- _TEXTO DE LA PÁGINA_
※ ※ ※

JOSÉ LUIS VILLALBA PERNAS

A Martín Mellado, ingeniero y poeta del cine, quien me convenció de publicar estas notas.

Conocí a Fidel Sepúlveda a comienzos de los años 60, cuando él era estudiante de pedagogía en castellano. Siendo compañero de curso de mi hermano mayor, él solía frecuentar a menudo mi casa, ya fuera para estudiar, intercambiar ideas o simplemente para departir las distracciones propias de la juventud de esa época. Recuerdo que era más bien taciturno y reservado, compuesto en el vestirse -con un sempiterno y bien cuidado traje-, peinado con jopo a la gomina y de hablar pausado y modulado.

Cuando cantaba en grupo, sobresalía por la impostación de su voz y un desenfadado entusiasmo por las tonadas chilenas, las rancheras mejicanas, las zambas argentinas y los boleros tropicales, música alternada con sonoras carcajadas y poéticos brindis. Todo ello con un rostro enmarcado por gruesos anteojos. Hoy quizás sería calificado de modo inmisericorde como un nerd. Pero quienes incurrieran en ese infundado juicio no se imaginarían haber estado ante uno de los intelectuales más brillantes que tendría Chile. Más aún, ante un ser único y original en el que se empezaban a combinar con abundancia la humanidad, la creatividad y la sabiduría, virtudes que no siempre se dan al unísono en una sola persona.

※ ※ ※

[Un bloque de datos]
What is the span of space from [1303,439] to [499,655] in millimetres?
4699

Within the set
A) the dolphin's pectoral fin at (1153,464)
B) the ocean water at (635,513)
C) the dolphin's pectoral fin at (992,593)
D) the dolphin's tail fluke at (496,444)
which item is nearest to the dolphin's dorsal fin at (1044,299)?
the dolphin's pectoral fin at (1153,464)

※ ※ ※

- _TUS TAREAS_
(a) Transcribe sin cambio alguno cada línea de los registros.
(b) Retoma el texto sobre Fidel Sepúlveda justo después de su última oración y sigue escribiéndolo.

- _RESPUESTAS POR TAREA_
(a)
What is the span of space from [1303,439] to [499,655] in millimetres?
4699

Within the set
A) the dolphin's pectoral fin at (1153,464)
B) the ocean water at (635,513)
C) the dolphin's pectoral fin at (992,593)
D) the dolphin's tail fluke at (496,444)
which item is nearest to the dolphin's dorsal fin at (1044,299)?
the dolphin's pectoral fin at (1153,464)

(b)
Es por eso que quiero presentar a Fidel Sepúlveda en esa triple faceta de hombre, de poeta y de maestro, toda vez que la vida nos hizo converger en el territorio privilegiado de la amistad, compartiendo estrechamente valores, gustos, quehaceres y la vida familiar por más de 40 años. Este sitial me permitió ser testigo privilegiado del pleno desarrollo que puede alcanzar una persona cuando es por completo fiel a sí misma, facilitando con ello la movilización de sus impulsos más profundos y soterrados hacia una dimensión solidaria y trascendente.

FIDEL, EL HOMBRE Y EL HOMBRÓN

Algunos nos referíamos con ese término a Fidel. Por ejemplo, se escuchaba en una reunión de amigos: ¿Sabes si va a venir el hombrón? Desde temprano supimos que Fidel trascendía la mera categoría del género masculino. El iba poco a poco consolidándose en la mente de sus cercanos como alguien que avalaba con su propia humanidad lo más profundo de su quehacer intelectual.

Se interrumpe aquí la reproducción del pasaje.